- [Reading text]
========================================
Diagonalising a quadratic Fermion Hamiltonian

It’s even easier than you probably realised.

I’m talking about a Hamiltonian such as $$H=a_1^\dagger a_1^{\phantom\dagger} + a_2^{\phantom\dagger}a_2^\dagger + 2a_1^\dagger a_2^\dagger + 2a_2^{\phantom\dagger}a_1^{\phantom\dagger},$$ where the $a_i$ satisfy the canonical anti-commutation relations $$\{a_i^{\phantom\dagger},a_j^\dagger\}=\delta_{ij},\quad \{a_i^{\phantom\dagger},a_j^{\phantom\dagger}\}=0,\quad \{a_i^\dagger,a_j^\dagger\}=0.$$ And yes, we will allow terms like $a_i^\dagger a_j^\dagger$ that are not number preserving. They appear commonly in the theory of superconductivity.

There is lots of literature on this, see below. And that’s fine, but I wanted a very short recipe, which I found in the following paper:

  • J. L. van Hemmen, Z. Physik B–Consensed Matter 38, 271–277 (1980). doi:10.1007/BF01315667.

It’s the most concise treatment I could find, so here we go.

Conventions: $a^\dagger$ is the Hermitian conjugate, or adjoint, of $a$; $\bar x$ is the complex conjugate of $x$; and $X^t$ denotes the transpose of $X$.
========================================
- [Extracted records]
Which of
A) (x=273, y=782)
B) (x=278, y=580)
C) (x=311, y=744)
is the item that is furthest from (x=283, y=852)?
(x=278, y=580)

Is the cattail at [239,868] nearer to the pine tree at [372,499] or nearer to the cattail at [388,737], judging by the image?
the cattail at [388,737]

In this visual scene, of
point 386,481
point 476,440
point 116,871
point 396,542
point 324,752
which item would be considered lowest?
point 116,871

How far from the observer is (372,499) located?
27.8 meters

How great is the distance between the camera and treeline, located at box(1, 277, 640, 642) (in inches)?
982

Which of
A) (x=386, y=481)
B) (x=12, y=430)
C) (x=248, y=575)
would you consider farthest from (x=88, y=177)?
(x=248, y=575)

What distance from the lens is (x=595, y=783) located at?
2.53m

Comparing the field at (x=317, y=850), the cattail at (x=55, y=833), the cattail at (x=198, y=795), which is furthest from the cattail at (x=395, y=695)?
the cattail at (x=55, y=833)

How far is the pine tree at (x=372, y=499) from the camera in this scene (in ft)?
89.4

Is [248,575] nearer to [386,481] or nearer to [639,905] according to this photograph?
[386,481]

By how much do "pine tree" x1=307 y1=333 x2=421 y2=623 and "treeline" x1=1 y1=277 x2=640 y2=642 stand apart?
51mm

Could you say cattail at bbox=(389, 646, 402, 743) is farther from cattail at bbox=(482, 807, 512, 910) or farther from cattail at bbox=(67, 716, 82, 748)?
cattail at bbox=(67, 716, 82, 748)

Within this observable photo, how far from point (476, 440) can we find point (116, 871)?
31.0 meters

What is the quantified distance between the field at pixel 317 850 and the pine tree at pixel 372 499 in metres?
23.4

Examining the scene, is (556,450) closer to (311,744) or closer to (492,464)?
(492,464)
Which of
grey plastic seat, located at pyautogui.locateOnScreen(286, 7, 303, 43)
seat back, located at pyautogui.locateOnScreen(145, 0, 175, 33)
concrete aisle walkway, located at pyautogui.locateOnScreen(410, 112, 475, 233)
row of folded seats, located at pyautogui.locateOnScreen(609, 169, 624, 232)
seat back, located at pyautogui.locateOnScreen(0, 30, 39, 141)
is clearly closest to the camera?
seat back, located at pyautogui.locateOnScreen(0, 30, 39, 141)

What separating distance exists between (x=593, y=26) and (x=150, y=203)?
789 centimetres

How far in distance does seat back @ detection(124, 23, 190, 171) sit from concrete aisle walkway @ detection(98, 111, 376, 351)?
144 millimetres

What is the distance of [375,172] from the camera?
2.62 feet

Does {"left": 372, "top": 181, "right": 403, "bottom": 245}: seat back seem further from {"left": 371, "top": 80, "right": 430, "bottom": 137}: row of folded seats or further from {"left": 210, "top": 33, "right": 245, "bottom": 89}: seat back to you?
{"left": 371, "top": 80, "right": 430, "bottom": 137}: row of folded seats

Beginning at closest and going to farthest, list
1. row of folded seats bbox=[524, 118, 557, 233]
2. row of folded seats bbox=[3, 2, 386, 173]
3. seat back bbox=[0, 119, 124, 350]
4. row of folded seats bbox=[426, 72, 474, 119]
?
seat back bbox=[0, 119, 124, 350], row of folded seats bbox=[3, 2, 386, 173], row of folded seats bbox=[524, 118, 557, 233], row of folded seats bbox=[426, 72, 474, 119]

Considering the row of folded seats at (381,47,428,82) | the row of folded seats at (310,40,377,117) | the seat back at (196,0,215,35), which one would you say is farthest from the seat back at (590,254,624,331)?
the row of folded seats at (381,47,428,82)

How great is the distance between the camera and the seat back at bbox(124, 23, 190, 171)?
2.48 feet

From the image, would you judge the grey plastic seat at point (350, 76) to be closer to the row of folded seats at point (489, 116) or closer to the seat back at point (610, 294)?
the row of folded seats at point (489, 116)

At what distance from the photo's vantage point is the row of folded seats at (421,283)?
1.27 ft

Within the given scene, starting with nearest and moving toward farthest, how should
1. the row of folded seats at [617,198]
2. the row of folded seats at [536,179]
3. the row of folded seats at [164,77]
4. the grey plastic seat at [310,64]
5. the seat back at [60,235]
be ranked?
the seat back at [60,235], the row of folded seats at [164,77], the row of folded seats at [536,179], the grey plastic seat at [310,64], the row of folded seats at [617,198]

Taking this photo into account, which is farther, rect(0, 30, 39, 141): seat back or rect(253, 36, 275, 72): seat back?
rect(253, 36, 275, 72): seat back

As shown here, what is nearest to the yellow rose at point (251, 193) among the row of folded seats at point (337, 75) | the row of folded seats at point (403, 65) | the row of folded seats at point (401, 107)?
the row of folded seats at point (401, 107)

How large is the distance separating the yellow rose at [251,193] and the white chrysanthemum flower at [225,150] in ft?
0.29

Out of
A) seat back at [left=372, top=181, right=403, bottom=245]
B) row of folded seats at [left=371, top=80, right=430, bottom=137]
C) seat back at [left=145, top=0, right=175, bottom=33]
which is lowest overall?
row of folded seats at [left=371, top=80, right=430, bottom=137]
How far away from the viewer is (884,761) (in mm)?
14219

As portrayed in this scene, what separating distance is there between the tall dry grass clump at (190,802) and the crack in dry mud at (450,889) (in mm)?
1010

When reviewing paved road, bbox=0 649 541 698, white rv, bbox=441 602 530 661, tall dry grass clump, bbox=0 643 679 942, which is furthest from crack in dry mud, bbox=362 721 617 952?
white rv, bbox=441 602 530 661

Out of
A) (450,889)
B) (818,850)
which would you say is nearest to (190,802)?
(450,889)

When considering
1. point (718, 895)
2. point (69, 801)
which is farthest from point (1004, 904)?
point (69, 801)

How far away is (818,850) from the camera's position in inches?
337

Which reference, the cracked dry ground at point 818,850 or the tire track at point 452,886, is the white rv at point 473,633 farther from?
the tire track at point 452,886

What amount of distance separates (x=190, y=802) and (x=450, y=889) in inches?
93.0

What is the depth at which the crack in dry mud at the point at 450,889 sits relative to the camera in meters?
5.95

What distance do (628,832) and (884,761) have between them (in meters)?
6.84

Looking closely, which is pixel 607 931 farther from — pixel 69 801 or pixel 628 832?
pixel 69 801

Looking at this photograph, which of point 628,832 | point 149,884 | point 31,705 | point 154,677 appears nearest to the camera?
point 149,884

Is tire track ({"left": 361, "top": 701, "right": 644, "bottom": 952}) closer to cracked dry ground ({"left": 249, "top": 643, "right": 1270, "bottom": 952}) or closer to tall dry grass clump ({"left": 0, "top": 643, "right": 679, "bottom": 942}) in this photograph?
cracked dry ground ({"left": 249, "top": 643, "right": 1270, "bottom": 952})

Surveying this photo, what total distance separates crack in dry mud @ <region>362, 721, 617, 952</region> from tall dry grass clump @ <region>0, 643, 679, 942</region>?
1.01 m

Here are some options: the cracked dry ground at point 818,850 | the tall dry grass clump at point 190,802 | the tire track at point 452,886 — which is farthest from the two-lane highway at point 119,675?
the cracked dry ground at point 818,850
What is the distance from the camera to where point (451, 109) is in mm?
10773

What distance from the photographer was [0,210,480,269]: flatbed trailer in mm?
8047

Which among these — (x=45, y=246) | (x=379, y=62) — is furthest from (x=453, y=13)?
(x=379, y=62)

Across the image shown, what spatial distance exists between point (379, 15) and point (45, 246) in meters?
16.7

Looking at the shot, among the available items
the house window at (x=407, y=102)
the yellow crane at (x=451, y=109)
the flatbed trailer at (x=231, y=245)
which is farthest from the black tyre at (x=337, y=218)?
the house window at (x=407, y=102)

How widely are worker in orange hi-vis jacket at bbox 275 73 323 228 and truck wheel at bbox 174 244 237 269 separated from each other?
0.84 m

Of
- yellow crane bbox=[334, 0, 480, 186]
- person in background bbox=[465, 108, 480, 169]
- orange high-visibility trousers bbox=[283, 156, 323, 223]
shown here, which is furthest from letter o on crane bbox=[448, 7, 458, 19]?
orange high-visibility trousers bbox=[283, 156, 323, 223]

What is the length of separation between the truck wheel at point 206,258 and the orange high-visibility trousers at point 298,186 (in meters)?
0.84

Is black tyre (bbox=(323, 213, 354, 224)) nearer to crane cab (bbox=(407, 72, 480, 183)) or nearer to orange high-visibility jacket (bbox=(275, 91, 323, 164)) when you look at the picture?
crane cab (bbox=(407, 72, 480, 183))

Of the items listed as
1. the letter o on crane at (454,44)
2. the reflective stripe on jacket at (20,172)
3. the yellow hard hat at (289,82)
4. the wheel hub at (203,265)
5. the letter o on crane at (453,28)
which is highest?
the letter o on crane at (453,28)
========================================
- [Given problem A] Reproduce the passage from the Fermion Hamiltonian text starting with "There is lots" and going on through "here we go.".
- [Given problem B] Locate each line in the rows above that contains the word "aisle", and copy every one of them.

- [Finished answer A]
There is lots of literature on this, see below. And that’s fine, but I wanted a very short recipe, which I found in the following paper:

  • J. L. van Hemmen, Z. Physik B–Consensed Matter 38, 271–277 (1980). doi:10.1007/BF01315667.

It’s the most concise treatment I could find, so here we go.

- [Finished answer B]
concrete aisle walkway, located at pyautogui.locateOnScreen(410, 112, 475, 233)
How far in distance does seat back @ detection(124, 23, 190, 171) sit from concrete aisle walkway @ detection(98, 111, 376, 351)?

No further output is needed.